*EXERCICE PROPOSÉ A:*
Recopiez, s'il vous plaît, le passage du récit de voyage qui va de « Je prends souvent » jusqu'à « réputés au Mexique. » inclus.

*EXTRAIT DU TEXTE:*

Je prends souvent le parti de visiter les petits lieux, où peu de gens s’arrêtent. Cela me semble une approche plus sûre pour rencontrer les locaux. Le camping, qui nous met à la merci des éléments, va dans le même sens et est de surcroît propice à une plus grande communion avec la nature. Vivant à San Cristobal de Las casas, j’ai séjourné en mai aux alentours de Palenque, la ville où se trouve un des sites archéologiques maya parmi les plus réputés au Mexique.
Portant ma tente en bandoulière, je quitte la cascade de Misol-Ha, située à 20 kilomètres de Palenque, très impressionnante, et je marche le long de la route. Tandis que je m’arrête pour souffler, un groupe de dindons vient à moi. Ils ont une manière très drôle de bouger leur cou, et, à un moment, la majorité d’entre eux a la tête pointée du même côté. Et, un peu plus loin, la pancarte aperçue en passant avec le bus confirme en effet ce que j’avais cru voir: “Balneario - Centro eco-turistico Otulum”.

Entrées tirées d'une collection
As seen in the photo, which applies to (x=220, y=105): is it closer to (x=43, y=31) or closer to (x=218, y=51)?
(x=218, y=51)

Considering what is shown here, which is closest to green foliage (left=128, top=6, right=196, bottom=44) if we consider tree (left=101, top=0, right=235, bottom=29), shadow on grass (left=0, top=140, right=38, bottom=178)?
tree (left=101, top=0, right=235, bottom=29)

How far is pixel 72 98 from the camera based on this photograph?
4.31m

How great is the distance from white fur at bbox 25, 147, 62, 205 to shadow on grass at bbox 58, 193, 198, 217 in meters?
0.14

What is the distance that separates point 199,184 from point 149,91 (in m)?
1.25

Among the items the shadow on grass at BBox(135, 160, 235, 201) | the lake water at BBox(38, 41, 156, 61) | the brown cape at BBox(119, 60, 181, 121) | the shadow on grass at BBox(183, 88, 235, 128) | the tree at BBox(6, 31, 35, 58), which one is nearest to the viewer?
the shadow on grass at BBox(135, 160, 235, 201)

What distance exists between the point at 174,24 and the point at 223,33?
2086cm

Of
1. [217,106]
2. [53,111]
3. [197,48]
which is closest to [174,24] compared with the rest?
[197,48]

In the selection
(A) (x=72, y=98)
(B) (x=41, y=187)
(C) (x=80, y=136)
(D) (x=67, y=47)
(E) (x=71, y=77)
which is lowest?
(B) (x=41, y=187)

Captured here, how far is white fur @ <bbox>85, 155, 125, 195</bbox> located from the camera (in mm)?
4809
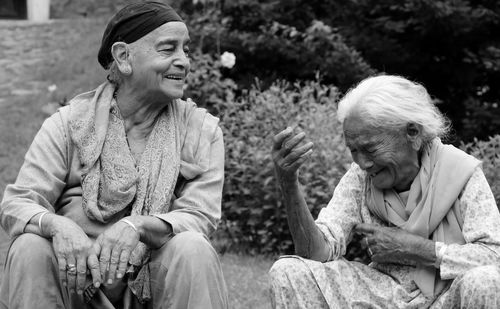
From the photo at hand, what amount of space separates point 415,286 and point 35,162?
1.54m

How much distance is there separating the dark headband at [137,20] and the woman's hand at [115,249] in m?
0.83

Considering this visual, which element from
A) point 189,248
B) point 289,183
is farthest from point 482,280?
point 189,248

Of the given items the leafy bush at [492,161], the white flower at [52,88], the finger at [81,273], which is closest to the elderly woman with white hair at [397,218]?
the finger at [81,273]

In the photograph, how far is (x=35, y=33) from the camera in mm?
13438

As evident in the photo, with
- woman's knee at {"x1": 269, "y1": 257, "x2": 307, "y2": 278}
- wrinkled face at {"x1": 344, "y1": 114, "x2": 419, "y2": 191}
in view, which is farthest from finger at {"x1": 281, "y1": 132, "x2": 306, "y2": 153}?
woman's knee at {"x1": 269, "y1": 257, "x2": 307, "y2": 278}

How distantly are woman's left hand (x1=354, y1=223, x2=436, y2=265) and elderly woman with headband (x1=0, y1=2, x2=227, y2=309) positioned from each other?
609 mm

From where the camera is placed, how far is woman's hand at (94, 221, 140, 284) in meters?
3.65

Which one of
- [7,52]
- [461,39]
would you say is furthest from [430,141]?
[7,52]

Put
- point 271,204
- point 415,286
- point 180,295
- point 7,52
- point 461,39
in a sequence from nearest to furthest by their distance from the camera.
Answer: point 180,295 → point 415,286 → point 271,204 → point 461,39 → point 7,52

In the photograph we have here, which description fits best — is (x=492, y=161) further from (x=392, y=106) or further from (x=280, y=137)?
(x=280, y=137)

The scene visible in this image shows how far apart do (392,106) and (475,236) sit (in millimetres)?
569

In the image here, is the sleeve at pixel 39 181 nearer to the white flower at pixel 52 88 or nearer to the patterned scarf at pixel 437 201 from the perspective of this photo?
the patterned scarf at pixel 437 201

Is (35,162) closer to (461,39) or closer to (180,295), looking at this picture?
(180,295)

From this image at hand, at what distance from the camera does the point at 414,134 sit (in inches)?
153
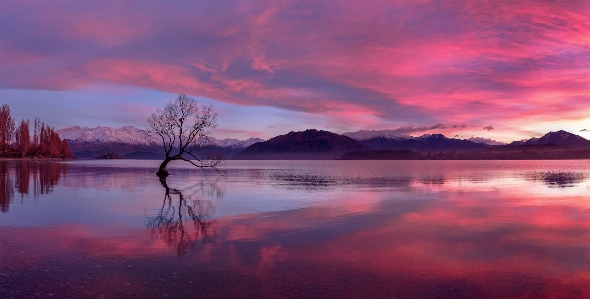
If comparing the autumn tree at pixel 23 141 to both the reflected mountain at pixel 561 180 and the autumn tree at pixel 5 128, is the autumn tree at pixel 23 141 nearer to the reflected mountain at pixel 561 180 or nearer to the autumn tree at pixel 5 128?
the autumn tree at pixel 5 128

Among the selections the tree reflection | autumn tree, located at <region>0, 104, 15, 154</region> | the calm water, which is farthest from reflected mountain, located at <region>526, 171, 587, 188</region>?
autumn tree, located at <region>0, 104, 15, 154</region>

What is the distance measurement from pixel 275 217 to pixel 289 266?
35.1ft

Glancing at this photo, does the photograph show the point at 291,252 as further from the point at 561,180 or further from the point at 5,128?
the point at 5,128

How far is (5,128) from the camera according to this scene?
181 m

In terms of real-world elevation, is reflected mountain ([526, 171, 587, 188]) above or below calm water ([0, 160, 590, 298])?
below

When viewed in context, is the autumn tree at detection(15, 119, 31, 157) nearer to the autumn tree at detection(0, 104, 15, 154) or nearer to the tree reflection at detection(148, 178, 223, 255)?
the autumn tree at detection(0, 104, 15, 154)

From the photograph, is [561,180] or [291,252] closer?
[291,252]

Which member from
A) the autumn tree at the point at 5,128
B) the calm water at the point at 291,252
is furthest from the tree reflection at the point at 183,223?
the autumn tree at the point at 5,128

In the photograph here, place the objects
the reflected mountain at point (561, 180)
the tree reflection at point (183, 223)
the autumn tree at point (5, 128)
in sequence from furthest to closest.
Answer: the autumn tree at point (5, 128) < the reflected mountain at point (561, 180) < the tree reflection at point (183, 223)

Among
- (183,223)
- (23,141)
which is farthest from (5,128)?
(183,223)

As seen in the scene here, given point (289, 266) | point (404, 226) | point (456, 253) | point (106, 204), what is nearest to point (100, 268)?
point (289, 266)

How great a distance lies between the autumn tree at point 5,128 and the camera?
17921 cm

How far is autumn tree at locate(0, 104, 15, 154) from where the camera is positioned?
17921 centimetres

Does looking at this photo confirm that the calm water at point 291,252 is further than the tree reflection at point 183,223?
No
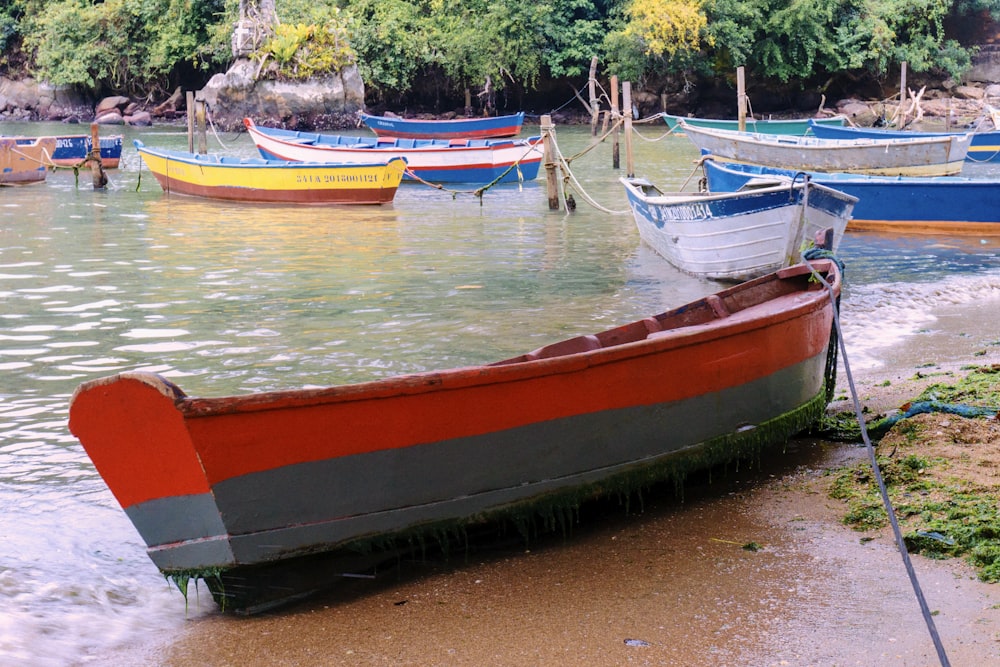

*EXERCICE PROPOSÉ B:*
Comptez les lignes des enregistrements qui contiennent la chaîne « located », en tenant compte de la casse, et indiquez uniquement ce nombre.

*RÉPONSE COMPLÈTE A:*
Je prends souvent le parti de visiter les petits lieux, où peu de gens s’arrêtent. Cela me semble une approche plus sûre pour rencontrer les locaux. Le camping, qui nous met à la merci des éléments, va dans le même sens et est de surcroît propice à une plus grande communion avec la nature. Vivant à San Cristobal de Las casas, j’ai séjourné en mai aux alentours de Palenque, la ville où se trouve un des sites archéologiques maya parmi les plus réputés au Mexique.

*RÉPONSE COMPLÈTE B:*
3